Extracted text: Begin
From: Paulo Marques <pmarques@grupopie.com>

This patch removes the is-exported bit from the last patch and implements a
complete type char, so that /proc/kallsyms resembles better the System.map
file.

In fact, if compiled with KALLSYMS_ALL the only differences between
/proc/kallsyms and System.map are the symbols that are left out on purpose:
types 'A' and 'U', and kallsyms_xxx.

I removed these symbols from System.map and diff'ed against /proc/kallsyms
and the files where completely identical :)

The System.map file occupied about 980Kb whereas the kallsyms data needed
to generate the same output occupied about 440Kb.

Signed-off-by: Andrew Morton <akpm@osdl.org>
---

 25-akpm/kernel/kallsyms.c  |   52 +++++++++++----------
 25-akpm/scripts/kallsyms.c |  108 ++++++++++++++++-----------------------------
 2 files changed, 67 insertions(+), 93 deletions(-)

diff -puN kernel/kallsyms.c~kallsyms-correct-type-char-in-proc-kallsyms kernel/kallsyms.c
--- 25/kernel/kallsyms.c~kallsyms-correct-type-char-in-proc-kallsyms	2004-09-02 20:17:58.411147624 -0700
+++ 25-akpm/kernel/kallsyms.c	2004-09-02 20:17:58.417146712 -0700
@@ -51,17 +51,16 @@ static inline int is_kernel_text(unsigne
    given the offset to where the symbol is in the compressed stream */
 static unsigned int kallsyms_expand_symbol(unsigned int off, char *result)
 {
-	int len;
+	int len, skipped_first = 0;
 	u8 *tptr, *data;
 
-	/* get the compressed symbol length from the first symbol byte,
-	 * masking out the "is_exported" bit */
+	/* get the compressed symbol length from the first symbol byte */
 	data = &kallsyms_names[off];
-	len = (*data) & 0x7F;
+	len = *data;
 	data++;
 
 	/* update the offset to return the offset for the next symbol on
-	   the compressed stream */
+	 * the compressed stream */
 	off += len + 1;
 
 	/* for every byte on the compressed symbol data, copy the table
@@ -72,8 +71,11 @@ static unsigned int kallsyms_expand_symb
 		len--;
 
 		while (*tptr) {
-			*result = *tptr;
-			result++;
+			if(skipped_first) {
+				*result = *tptr;
+				result++;
+			} else
+				skipped_first = 1;
 			tptr++;
 		}
 	}
@@ -84,24 +86,33 @@ static unsigned int kallsyms_expand_symb
 	return off;
 }
 
+/* get symbol type information. This is encoded as a single char at the
+ * begining of the symbol name */
+static char kallsyms_get_symbol_type(unsigned int off)
Extracted text: End
Supplied data: Begin
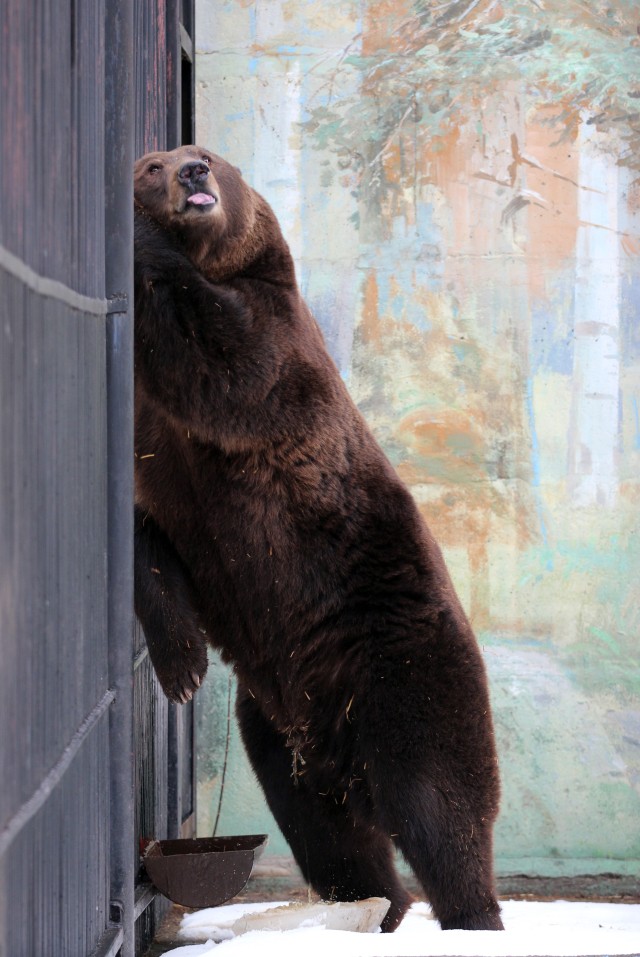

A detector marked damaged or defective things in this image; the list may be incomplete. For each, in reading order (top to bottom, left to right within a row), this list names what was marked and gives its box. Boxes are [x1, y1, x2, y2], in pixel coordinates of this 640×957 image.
Supplied data: End
> [Assignment 1]
Copy a passage of the kallsyms patch verbatim, beginning at the words "This patch removes" and stopping after the words "completely identical :)".
> [Assignment 2]
Decide whether each statement agrees with the kallsyms patch, answering yes or no and quoting the deciding words of the patch: (a) The System.map file took up about 980Kb. (b) The patch keeps the is-exported bit from the last patch. (c) The change touches two files.
> [Assignment 3]
Continue the kallsyms patch from the point where it stops.

> [Answer box 1]
This patch removes the is-exported bit from the last patch and implements a
complete type char, so that /proc/kallsyms resembles better the System.map
file.

In fact, if compiled with KALLSYMS_ALL the only differences between
/proc/kallsyms and System.map are the symbols that are left out on purpose:
types 'A' and 'U', and kallsyms_xxx.

I removed these symbols from System.map and diff'ed against /proc/kallsyms
and the files where completely identical :)

> [Answer box 2]
(a) Yes: "The System.map file occupied about 980Kb"
(b) No: "This patch removes the is-exported bit from the last patch"
(c) Yes: "2 files changed, 67 insertions(+), 93 deletions(-)"

> [Answer box 3]
+{
+	/* get just the first code, look it up in the token table, and return the
+	 * first char from this token */
+	return kallsyms_token_table[ kallsyms_token_index[ kallsyms_names[off+1] ] ];
+}
+
+
 /* find the offset on the compressed stream given and index in the
-   kallsyms array */
+ * kallsyms array */
 static unsigned int get_symbol_offset(unsigned long pos)
 {
 	u8 *name;
 	int i;
 
-        /* use the closest marker we have. We have markers every
-           256 positions, so that should be close enough */
+	/* use the closest marker we have. We have markers every 256 positions,
+	 * so that should be close enough */
 	name = &kallsyms_names[ kallsyms_markers[pos>>8] ];
 
-        /* sequentially scan all the symbols up to the point we're
-           searching for. Every symbol is stored in a
-	   [bit 7: is_exported | bits 6..0: <len>][<len> bytes of data]
-	   format, so we just need to add the len to the current
-	   pointer for every symbol we wish to skip */
+	/* sequentially scan all the symbols up to the point we're searching for.
+	 * Every symbol is stored in a [<len>][<len> bytes of data] format, so we
+	 * just need to add the len to the current pointer for every symbol we
+	 * wish to skip */
 	for(i = 0; i < (pos&0xFF); i++)
-		name = name + ((*name) & 0x7F) + 1;
+		name = name + (*name) + 1;
 
 	return name - kallsyms_names;
 }
@@ -244,14 +255,7 @@ static unsigned long get_ksymbol_core(st
 	iter->owner = NULL;
 	iter->value = kallsyms_addresses[iter->pos];
 
-	if (is_kernel_text(iter->value) || is_kernel_inittext(iter->value))
-		iter->type = 't';
-	else
-		iter->type = 'd';
-
-	/* check the "is_exported" bit on the compressed stream */
-	if (kallsyms_names[off] & 0x80)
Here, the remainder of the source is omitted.